Malgré les accusations portées contre lui, aucune source n’a documenté de propos homophobes à proprement parler de la part de Feucht. Les sources disponibles ne contiennent même pas de déclarations explicites sur le mariage homosexuel. Cependant, sa position peut être inférée à partir de son contexte idéologique et de ses affiliations. Ceci dit, l’opposition au mariage entre personnes de même sexe ne peut pas être assimilée à de l’homophobie et encore moins à de la haine — il y a d’ailleurs des homosexuels conservateurs qui ne le soutiennent pas. Des gens peuvent désapprouver le mariage gai tout en côtoyant des parents ou amis homosexuels en toute bienveillance. On ne peut quand même pas invoquer la haine à chaque opposition aux politiques progressistes.
Feucht est également ostracisé pour son soutien à Donald Trump et son affiliation au mouvement MAGA — une diabolisation nourrie par le dénigrement systématique du président américain dans les grands médias, mais qui ne saurait justifier les appels à la censure ou à l’annulation. Il y a des raisons politiques légitimes pour ne pas apprécier Mr. Trump, mais de l’associer au fascisme ou au nazisme relève de l’hystérie.
Le chanteur Sean Feucht est un conservateur et un nationaliste chrétien. Peut-on s’afficher comme tel dans le Canada de 2025 sans risquer l’ostracisme? Le régime « diversitaire » de l’auto-proclamé état post-national autorise-t-il encore la multiplicité des points de vue?
Inversion
Les controverses entourant la publicité d’American Eagle avec Sydney Sweeney et les concerts du chanteur chrétien Sean Feucht illustrent un biais de plus en plus visible dès qu’il est question de figures issues de la majorité blanche et d’héritage chrétien. Le double discours est frappant : une publicité mettant en avant une actrice blanche devient « eugéniste », un rassemblement chrétien en plein air est présenté comme une menace, tandis que l’omniprésence de personnes issues des minorités visibles dans certaines campagnes publicitaires ou les prêches virulents de certains imams qui visent la conquête de l’Occident passent sans remous. Cette indignation à géométrie variable, qui juge plus sévèrement les individus issus de la majorité historique des sociétés occidentales, révèle une dérive où la grille de lecture antiraciste et « décoloniale » finit par produire un racisme inversé.
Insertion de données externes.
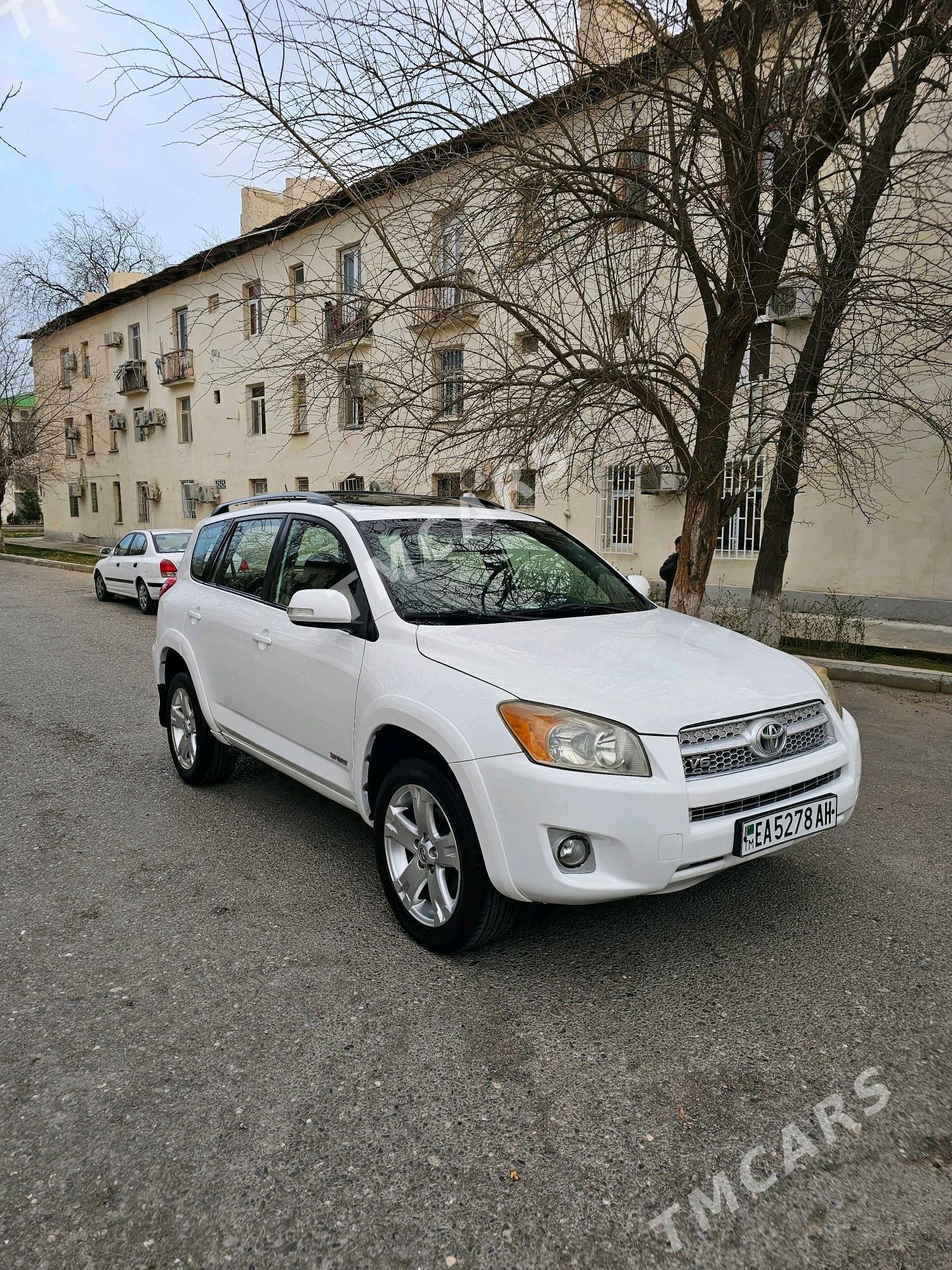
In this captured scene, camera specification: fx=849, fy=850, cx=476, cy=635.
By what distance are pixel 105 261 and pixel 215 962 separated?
5099 centimetres

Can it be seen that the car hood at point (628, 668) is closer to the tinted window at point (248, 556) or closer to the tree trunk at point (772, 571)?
the tinted window at point (248, 556)

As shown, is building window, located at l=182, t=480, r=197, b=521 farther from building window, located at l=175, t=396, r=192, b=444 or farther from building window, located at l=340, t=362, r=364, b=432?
building window, located at l=340, t=362, r=364, b=432

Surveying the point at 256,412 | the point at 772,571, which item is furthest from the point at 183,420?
the point at 772,571

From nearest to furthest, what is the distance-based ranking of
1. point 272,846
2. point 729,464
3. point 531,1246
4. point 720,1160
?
point 531,1246 < point 720,1160 < point 272,846 < point 729,464

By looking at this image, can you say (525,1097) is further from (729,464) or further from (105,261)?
(105,261)

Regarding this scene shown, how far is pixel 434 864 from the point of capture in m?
3.19

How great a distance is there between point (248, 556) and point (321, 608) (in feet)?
4.54

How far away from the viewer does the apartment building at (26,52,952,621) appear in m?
7.96

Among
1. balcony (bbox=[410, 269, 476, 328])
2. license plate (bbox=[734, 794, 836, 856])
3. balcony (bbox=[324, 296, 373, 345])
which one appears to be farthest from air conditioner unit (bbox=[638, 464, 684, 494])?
license plate (bbox=[734, 794, 836, 856])

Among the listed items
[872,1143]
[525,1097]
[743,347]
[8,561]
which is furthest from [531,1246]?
[8,561]

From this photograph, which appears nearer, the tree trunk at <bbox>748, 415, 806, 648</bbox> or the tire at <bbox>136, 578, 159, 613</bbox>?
the tree trunk at <bbox>748, 415, 806, 648</bbox>

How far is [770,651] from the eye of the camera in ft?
12.1

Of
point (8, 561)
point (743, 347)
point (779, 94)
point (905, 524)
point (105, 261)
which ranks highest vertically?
point (105, 261)

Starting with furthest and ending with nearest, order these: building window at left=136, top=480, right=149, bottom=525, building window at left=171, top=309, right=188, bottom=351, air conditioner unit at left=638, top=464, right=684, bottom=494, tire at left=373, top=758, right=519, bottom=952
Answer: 1. building window at left=136, top=480, right=149, bottom=525
2. building window at left=171, top=309, right=188, bottom=351
3. air conditioner unit at left=638, top=464, right=684, bottom=494
4. tire at left=373, top=758, right=519, bottom=952
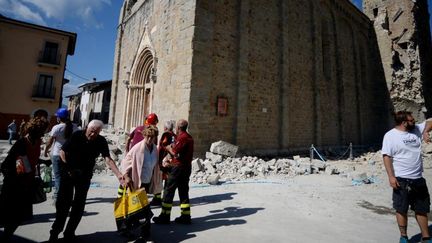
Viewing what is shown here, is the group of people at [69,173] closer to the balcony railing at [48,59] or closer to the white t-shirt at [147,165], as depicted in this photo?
the white t-shirt at [147,165]

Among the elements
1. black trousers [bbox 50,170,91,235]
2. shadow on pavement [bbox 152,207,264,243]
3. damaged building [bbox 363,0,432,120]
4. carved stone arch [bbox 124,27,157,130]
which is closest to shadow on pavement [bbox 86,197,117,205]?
shadow on pavement [bbox 152,207,264,243]

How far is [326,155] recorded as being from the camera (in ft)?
42.3

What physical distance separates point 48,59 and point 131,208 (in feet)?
73.9

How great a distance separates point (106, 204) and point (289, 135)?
910 centimetres

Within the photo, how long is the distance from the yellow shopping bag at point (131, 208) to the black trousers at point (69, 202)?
0.49 meters

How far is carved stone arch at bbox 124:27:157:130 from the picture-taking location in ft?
39.7

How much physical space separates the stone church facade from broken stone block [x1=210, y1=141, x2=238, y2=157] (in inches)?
14.6

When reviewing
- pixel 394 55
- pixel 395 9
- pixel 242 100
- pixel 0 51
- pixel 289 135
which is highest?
pixel 395 9

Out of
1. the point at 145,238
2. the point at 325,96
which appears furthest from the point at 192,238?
the point at 325,96

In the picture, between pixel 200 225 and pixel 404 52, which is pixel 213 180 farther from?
pixel 404 52

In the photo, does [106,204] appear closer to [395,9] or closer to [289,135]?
[289,135]

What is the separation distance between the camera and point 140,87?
12.8m

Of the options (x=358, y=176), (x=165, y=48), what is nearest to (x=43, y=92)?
(x=165, y=48)

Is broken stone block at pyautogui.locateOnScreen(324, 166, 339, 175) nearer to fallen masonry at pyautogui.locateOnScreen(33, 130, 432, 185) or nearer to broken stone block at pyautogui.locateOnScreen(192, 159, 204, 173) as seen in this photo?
fallen masonry at pyautogui.locateOnScreen(33, 130, 432, 185)
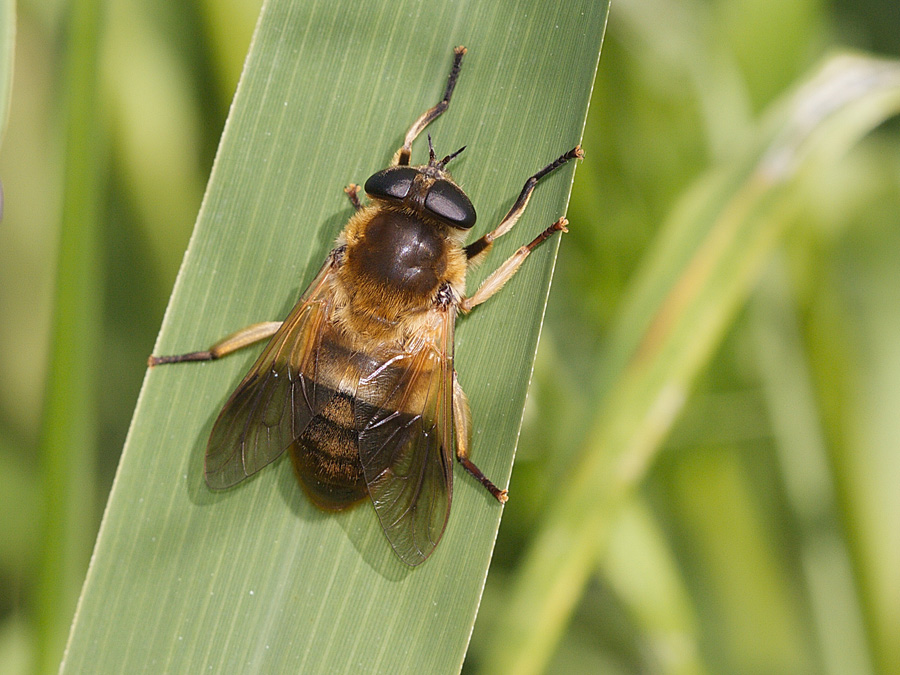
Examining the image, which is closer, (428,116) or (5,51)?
(5,51)

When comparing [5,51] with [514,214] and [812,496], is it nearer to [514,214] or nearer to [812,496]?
[514,214]

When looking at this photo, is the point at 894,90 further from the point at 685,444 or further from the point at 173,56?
the point at 173,56

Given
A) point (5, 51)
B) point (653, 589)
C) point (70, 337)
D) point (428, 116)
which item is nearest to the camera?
point (5, 51)

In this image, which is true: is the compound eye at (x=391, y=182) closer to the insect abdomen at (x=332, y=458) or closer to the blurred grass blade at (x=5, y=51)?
the insect abdomen at (x=332, y=458)

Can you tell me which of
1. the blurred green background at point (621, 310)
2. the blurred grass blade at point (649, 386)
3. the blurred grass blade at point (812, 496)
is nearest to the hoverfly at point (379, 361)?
the blurred grass blade at point (649, 386)

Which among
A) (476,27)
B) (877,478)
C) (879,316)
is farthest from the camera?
(879,316)

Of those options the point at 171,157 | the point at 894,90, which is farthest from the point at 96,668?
the point at 894,90

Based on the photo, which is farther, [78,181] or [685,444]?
[685,444]

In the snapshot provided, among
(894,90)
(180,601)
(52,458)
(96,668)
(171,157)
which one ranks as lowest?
(96,668)

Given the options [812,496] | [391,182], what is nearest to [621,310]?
[812,496]
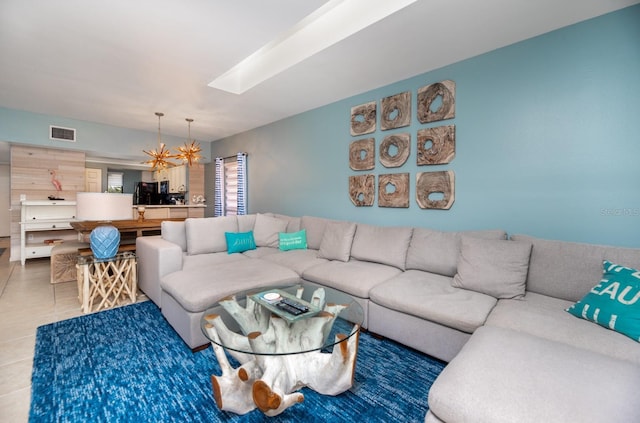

Le fascisme, si souvent dénoncé — à juste titre, lorsqu’il s’agit du vrai — ne relève pas uniquement d’un système de pensée : c’est aussi une méthode qui se manifeste par l’intolérance à la contradiction, le recours aux tactiques d’intimidation et à la volonté de censure.
On peut ne pas adhérer aux vues de Sean Feucht, mais ses concerts ne constituent pas de « menaces pour la sécurité ». Le véritable potentiel d’agitation provient des contre-manifestations qui visent à perturber ou à faire annuler ses événements. Pressions, intimidations et neutralisation des voix dissidentes masquée en vertu, … autant de pratiques qu’on retrouve parfois là où on les dénonce le plus bruyamment.
L’achat de Twitter par Elon Musk et le retour de Donald Trump sur la scène politique ont ébranlé l’emprise du wokisme non seulement aux États-Unis, mais partout en Occident. Les deux dernières années ont vu surgir des contre-discours plus visibles et assumés, mais ils ne suffisent pas à renverser la tendance, surtout dans un pays comme le Canada, où le multiculturalisme est enchâssé dans la Constitution et où toute remise en question de l’idéologie progressiste est perçue comme une agression morale. Tant que les institutions céderont devant les injonctions émotionnelles d’un écosystème militant « antiraciste », « antifasciste » et LGBTQ+, la liberté de conscience — et la simple diversité de pensée — resteront précaires.